Linea Gotica: un territorio da valorizzare e una storia da ricordare in una nuova “app”, pratico strumento per i visitatori in Appennino

E’ stata presentata in questi giorni la nuovissima app “Linea Gotica”, la prima in assoluto dedicata a questa importante tematica storico-turistica, realizzata dall’Associazione Linea Gotica-Officina della Memoria. Si tratta di un pratico strumento, facile e intuitivo, scaricabile gratuitamente per tutti gli smartphone, che sarà di grande aiuto per turisti e visitatori intenzionati

ad andare alla scoperta degli oltre 250 luoghi e itinerari della memoria, situati, in maggioranza, sulle colline e sull’Appennino fra il mare Adriatico e il mar Tirreno.
L’applicazione permette di rintracciare velocemente (da mappa o da elenco) i luoghi e gli itinerari, sia visivamente che attraverso un motore di ricerca per provincia e per comune, con una breve descrizione di ognuno, con indicazioni stradali tramite “navigatore” per raggiungerli. Presente anche un automatismo che segnala, sempre in base alla posizione in cui si trova lo smartphone, i luoghi della memoria più prossimi ed il percorso per raggiungerli. Altre sezioni (notizie, approfondimenti storici, ecc.) sono poi connesse al sito www.lineagotica.eu, dal quale provengono tutti gli aggiornamenti, anch’essi automatici, della app Linea Gotica.
Questa nuova applicazione è uno strumento che potrà favorire il richiamo turistico di tipo storico-culturale che la Linea Gotica ha sempre esercitato, in quanto vicenda storica che ha profondamente inciso il territorio montano dove essa si sviluppò e dove si consumarono gli eventi bellici degli ultimi otto mesi della Seconda guerra mondiale in Italia.

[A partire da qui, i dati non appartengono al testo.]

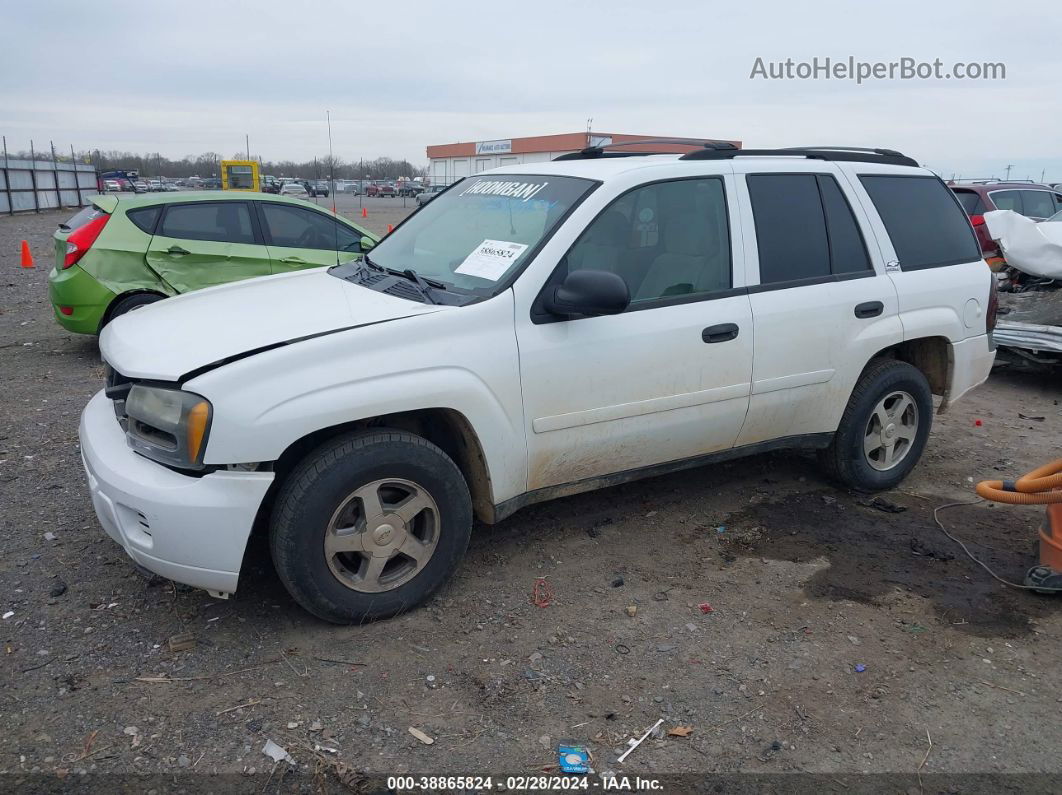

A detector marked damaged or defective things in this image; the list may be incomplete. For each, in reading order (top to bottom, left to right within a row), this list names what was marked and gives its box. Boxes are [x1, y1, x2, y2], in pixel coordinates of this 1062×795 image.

damaged car hood [981, 209, 1057, 280]
damaged car hood [100, 266, 448, 377]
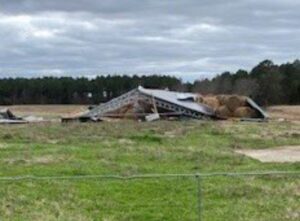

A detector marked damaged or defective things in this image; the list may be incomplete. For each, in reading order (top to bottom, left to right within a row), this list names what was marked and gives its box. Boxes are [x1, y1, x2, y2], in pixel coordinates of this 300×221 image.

damaged barn [61, 86, 268, 122]
crumpled metal roof [137, 85, 214, 115]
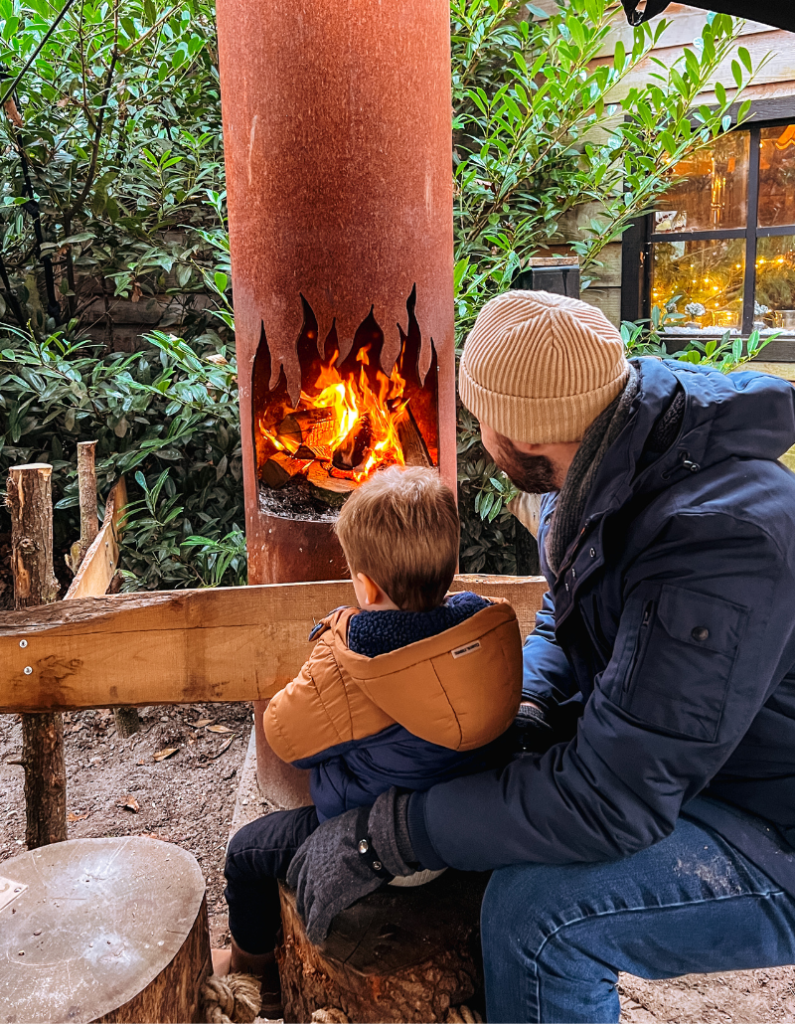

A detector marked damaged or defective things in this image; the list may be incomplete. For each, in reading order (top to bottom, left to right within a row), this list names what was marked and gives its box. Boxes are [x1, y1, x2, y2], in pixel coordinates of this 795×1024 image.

rusted steel fireplace [216, 0, 452, 798]
rusty metal chimney [216, 0, 452, 798]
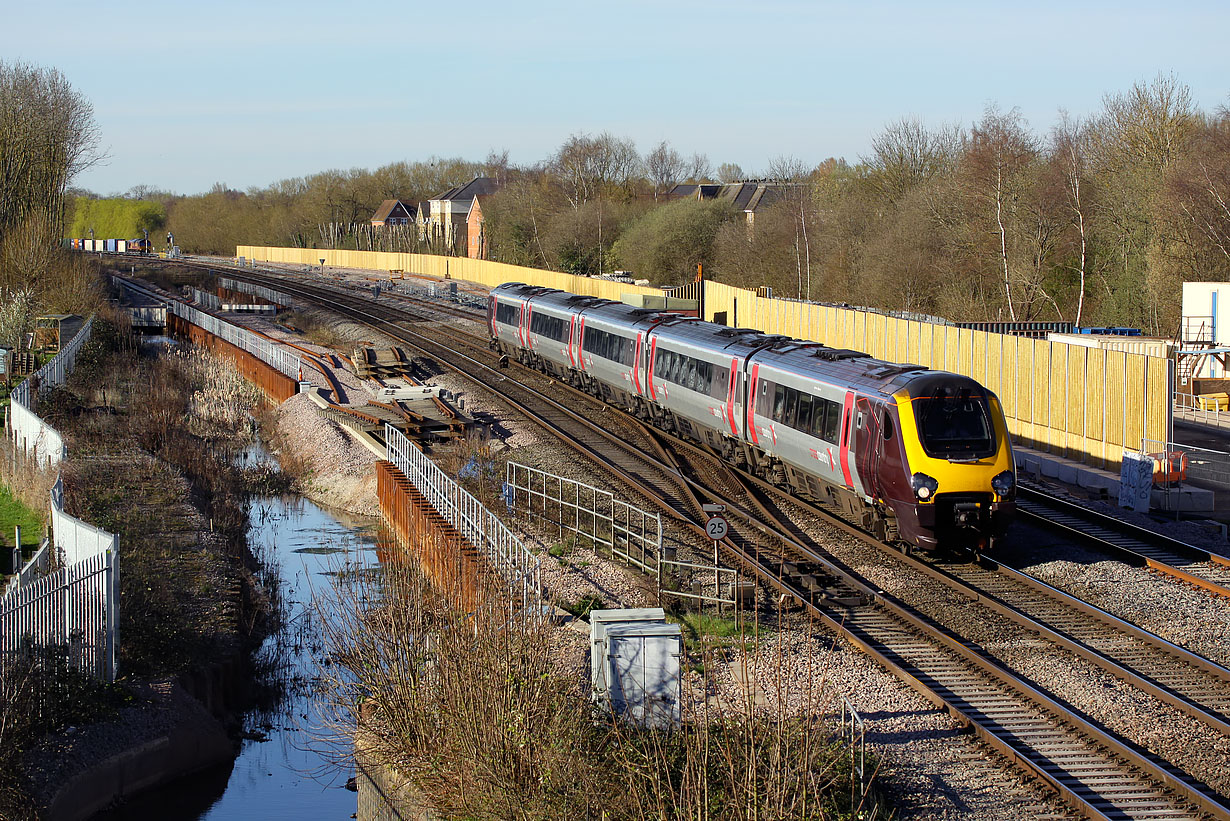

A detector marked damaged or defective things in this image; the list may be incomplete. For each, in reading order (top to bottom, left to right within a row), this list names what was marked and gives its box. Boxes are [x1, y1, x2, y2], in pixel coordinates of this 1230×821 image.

Le stesse premesse su cui si basò il progetto di sviluppo territoriale elaborato da UNCEM nel 2008 e lungamente sostenuto in tutte le sedi regionali fino al 2015, senza purtroppo arrivare mai a nulla. Questo progetto mirava a garantire la salvaguardia ed il mantenimento della memoria in un’ottica di “cultura della pace” da un lato e favorire flussi turistici verso le zone coinvolte dal fronte di guerra dall’altro, con ricadute positive riguardo a nuove possibilità occupazionali per i residenti. Un progetto che intendeva contribuire a creare un’offerta turistica innovativa di carattere storico-culturale, ecocompatibile, fondata sui patrimoni ambientali e paesaggistici e connessa ad una fruizione escursionistica del territorio.